Pictures excluded, reproduce exactly the lines below from the one with "Vivani Color Koi" through the one with "昌邑区 火车站东出口对面临街门市出租 - 图片 3", both included.

▶ INFORMATION SUPPLIED
○ ○ ○ ○ ○

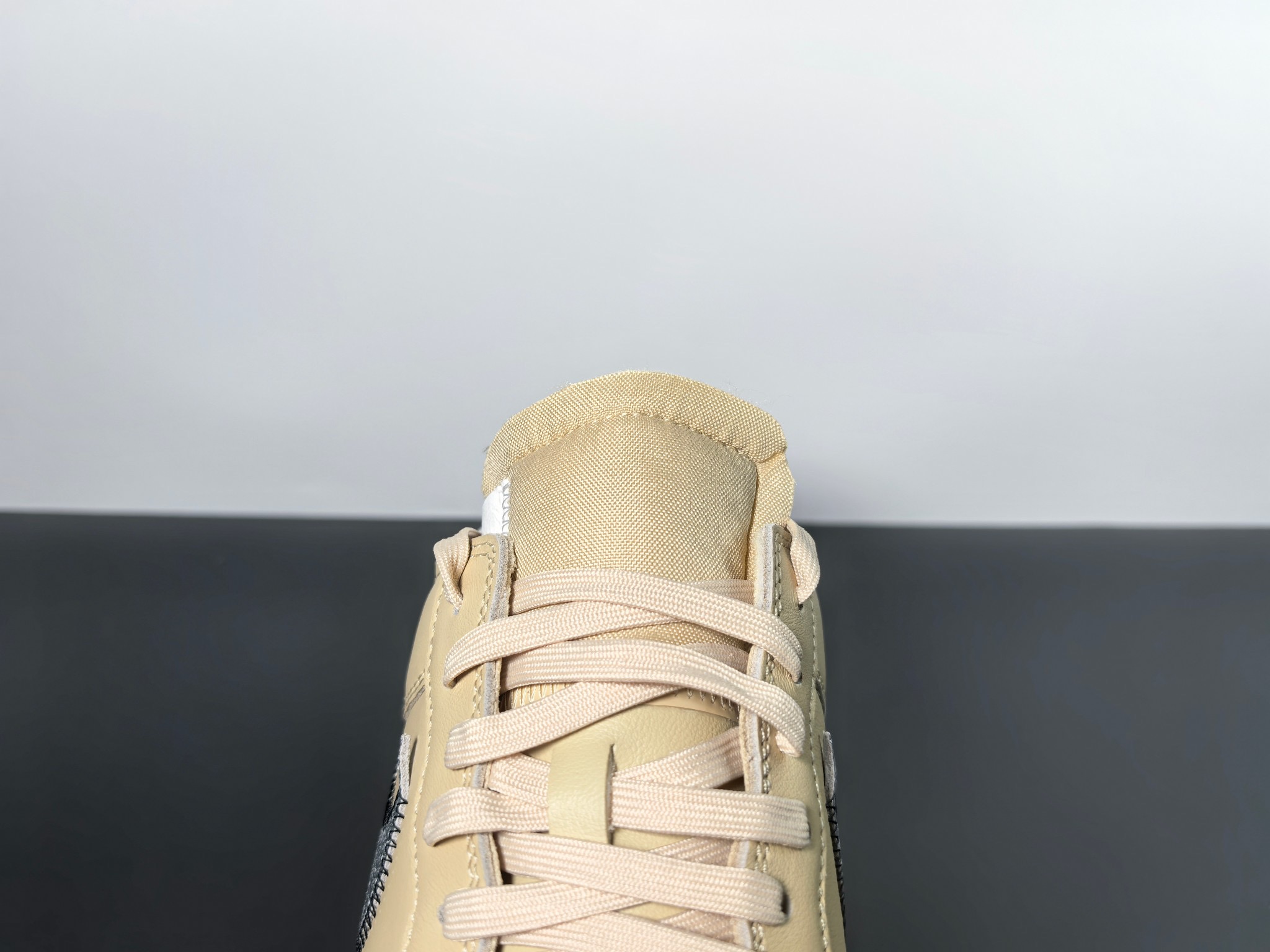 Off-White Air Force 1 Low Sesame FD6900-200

○ ○ ○ ○ ○

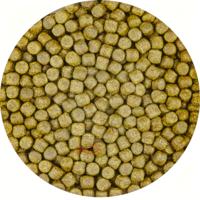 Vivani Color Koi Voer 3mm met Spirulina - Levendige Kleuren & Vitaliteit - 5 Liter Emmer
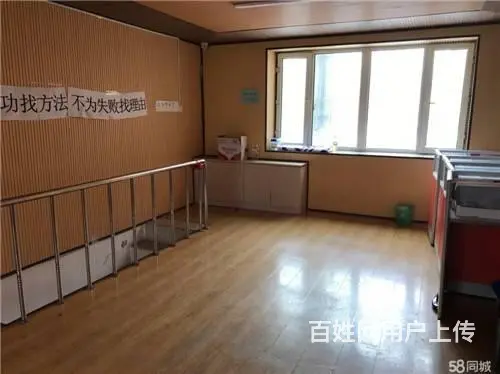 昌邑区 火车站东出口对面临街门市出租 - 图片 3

○ ○ ○ ○ ○

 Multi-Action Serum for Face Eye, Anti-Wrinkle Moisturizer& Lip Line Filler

○ ○ ○ ○ ○

▶ EXERCISE RESPONSE
 Vivani Color Koi Voer 3mm met Spirulina - Levendige Kleuren & Vitaliteit - 5 Liter Emmer
 昌邑区 火车站东出口对面临街门市出租 - 图片 3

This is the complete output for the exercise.